→ **WHAT YOU NEED TO DO**
Extract each line in the rows below that contains the string "paneled". Treat uppercase and lowercase letters as distinct.

→ **PROVIDED MATERIAL**

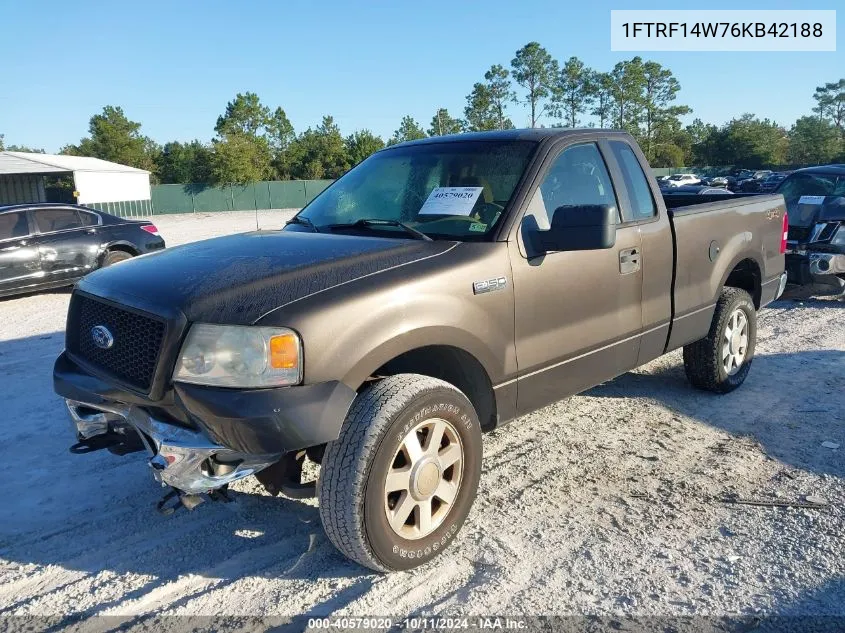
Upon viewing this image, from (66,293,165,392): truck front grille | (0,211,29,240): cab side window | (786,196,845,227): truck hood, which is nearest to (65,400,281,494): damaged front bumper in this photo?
(66,293,165,392): truck front grille

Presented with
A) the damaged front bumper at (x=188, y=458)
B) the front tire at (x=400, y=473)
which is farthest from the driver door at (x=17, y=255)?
the front tire at (x=400, y=473)

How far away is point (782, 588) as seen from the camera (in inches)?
109

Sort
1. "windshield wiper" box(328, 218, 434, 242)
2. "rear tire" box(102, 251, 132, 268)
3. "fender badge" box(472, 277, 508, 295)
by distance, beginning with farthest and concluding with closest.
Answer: "rear tire" box(102, 251, 132, 268) < "windshield wiper" box(328, 218, 434, 242) < "fender badge" box(472, 277, 508, 295)

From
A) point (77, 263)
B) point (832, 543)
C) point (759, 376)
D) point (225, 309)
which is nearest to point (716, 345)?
point (759, 376)

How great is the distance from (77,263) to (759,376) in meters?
9.08

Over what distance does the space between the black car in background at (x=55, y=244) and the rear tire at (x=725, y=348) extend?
332 inches

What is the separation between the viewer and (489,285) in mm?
3154

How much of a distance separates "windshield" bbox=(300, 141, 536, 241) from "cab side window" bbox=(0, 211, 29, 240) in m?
7.25

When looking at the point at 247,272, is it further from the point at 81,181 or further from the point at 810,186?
the point at 81,181

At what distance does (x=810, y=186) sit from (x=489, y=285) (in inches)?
313

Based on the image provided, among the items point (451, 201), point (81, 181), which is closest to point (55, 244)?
point (451, 201)

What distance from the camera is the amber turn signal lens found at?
99.7 inches

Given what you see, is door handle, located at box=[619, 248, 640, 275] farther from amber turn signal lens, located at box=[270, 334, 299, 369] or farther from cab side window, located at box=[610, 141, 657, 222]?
amber turn signal lens, located at box=[270, 334, 299, 369]

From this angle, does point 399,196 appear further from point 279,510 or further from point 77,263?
point 77,263
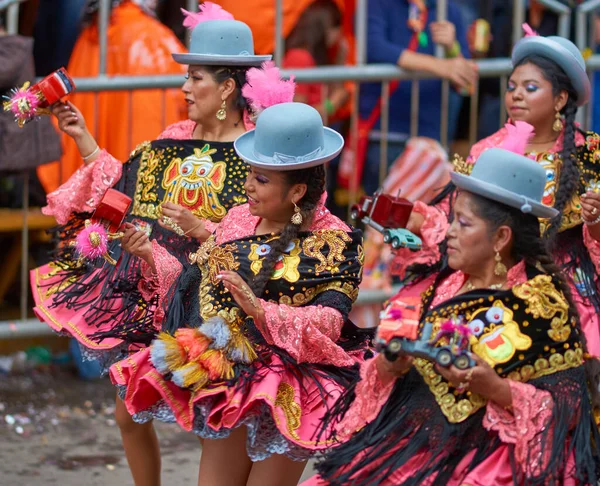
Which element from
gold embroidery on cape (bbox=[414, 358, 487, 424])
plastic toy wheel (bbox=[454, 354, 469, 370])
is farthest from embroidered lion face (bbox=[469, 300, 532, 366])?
plastic toy wheel (bbox=[454, 354, 469, 370])

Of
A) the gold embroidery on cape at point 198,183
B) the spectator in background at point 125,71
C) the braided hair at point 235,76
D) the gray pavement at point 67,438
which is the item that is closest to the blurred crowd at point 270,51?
the spectator in background at point 125,71

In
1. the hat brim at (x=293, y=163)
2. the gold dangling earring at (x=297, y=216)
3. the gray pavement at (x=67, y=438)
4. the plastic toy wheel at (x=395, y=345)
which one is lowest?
the gray pavement at (x=67, y=438)

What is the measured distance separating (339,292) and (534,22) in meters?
4.03

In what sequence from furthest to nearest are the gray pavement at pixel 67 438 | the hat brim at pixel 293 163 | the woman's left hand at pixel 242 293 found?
the gray pavement at pixel 67 438, the hat brim at pixel 293 163, the woman's left hand at pixel 242 293

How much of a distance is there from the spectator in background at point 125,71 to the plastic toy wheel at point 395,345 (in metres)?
3.70

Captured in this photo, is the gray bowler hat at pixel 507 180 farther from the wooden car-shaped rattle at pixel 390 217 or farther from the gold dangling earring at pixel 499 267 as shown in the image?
the wooden car-shaped rattle at pixel 390 217

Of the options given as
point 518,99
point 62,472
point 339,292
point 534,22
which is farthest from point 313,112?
point 534,22

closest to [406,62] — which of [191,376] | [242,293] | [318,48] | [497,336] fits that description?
[318,48]

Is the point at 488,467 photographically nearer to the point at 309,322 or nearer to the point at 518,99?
the point at 309,322

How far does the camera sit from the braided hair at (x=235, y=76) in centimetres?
505

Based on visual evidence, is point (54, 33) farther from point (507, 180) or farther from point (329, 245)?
point (507, 180)

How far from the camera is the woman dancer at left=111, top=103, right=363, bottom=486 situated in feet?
13.4

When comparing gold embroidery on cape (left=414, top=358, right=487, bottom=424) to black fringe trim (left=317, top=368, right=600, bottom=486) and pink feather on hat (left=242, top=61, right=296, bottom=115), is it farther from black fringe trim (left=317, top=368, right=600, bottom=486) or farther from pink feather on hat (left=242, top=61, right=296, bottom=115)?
pink feather on hat (left=242, top=61, right=296, bottom=115)

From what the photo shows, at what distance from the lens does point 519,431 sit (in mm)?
3596
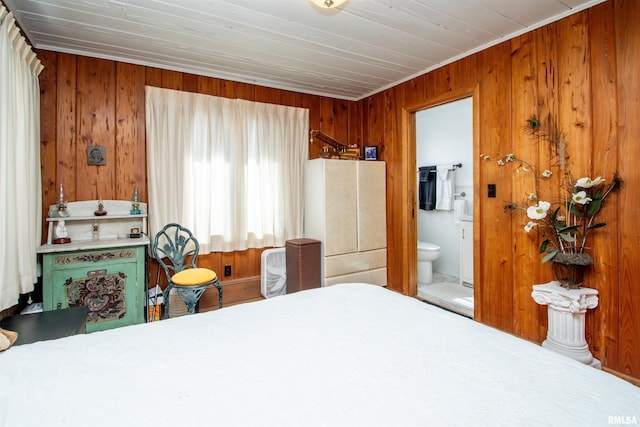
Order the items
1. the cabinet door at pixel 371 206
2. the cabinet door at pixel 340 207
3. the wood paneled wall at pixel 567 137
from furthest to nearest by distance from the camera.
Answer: the cabinet door at pixel 371 206, the cabinet door at pixel 340 207, the wood paneled wall at pixel 567 137

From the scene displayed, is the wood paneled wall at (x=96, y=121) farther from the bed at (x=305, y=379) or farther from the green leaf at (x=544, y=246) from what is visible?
the green leaf at (x=544, y=246)

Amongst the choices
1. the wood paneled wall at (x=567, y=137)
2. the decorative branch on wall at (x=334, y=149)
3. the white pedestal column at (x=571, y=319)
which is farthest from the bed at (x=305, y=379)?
the decorative branch on wall at (x=334, y=149)

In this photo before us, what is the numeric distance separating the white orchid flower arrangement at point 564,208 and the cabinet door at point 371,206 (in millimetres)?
1644

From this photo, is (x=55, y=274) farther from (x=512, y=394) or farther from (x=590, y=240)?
(x=590, y=240)

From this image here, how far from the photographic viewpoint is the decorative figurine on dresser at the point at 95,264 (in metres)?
2.36

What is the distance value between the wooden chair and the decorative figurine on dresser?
7.3 inches

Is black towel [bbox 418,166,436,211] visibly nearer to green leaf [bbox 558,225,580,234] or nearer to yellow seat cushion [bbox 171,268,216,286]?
green leaf [bbox 558,225,580,234]

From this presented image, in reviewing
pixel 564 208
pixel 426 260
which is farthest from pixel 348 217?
pixel 564 208

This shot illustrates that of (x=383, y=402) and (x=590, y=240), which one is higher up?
(x=590, y=240)

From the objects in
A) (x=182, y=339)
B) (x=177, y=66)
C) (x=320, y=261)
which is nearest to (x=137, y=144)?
(x=177, y=66)

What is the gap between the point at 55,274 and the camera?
235cm

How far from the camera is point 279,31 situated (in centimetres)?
249

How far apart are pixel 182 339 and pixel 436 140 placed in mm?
4535

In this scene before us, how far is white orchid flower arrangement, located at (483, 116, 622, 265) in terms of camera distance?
207cm
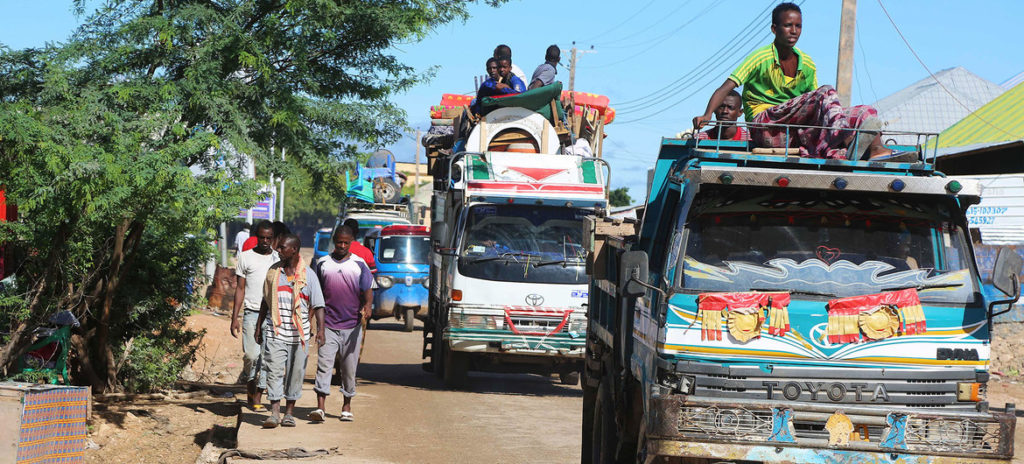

→ **REPLY TO THE TASK**
3. the wood paneled wall at pixel 567 137
Answer: the cabinet door at pixel 371 206, the cabinet door at pixel 340 207, the wood paneled wall at pixel 567 137
From the scene displayed, is the wood paneled wall at (x=96, y=121) farther from the bed at (x=305, y=379) or farther from the green leaf at (x=544, y=246) from what is visible?
1. the wood paneled wall at (x=567, y=137)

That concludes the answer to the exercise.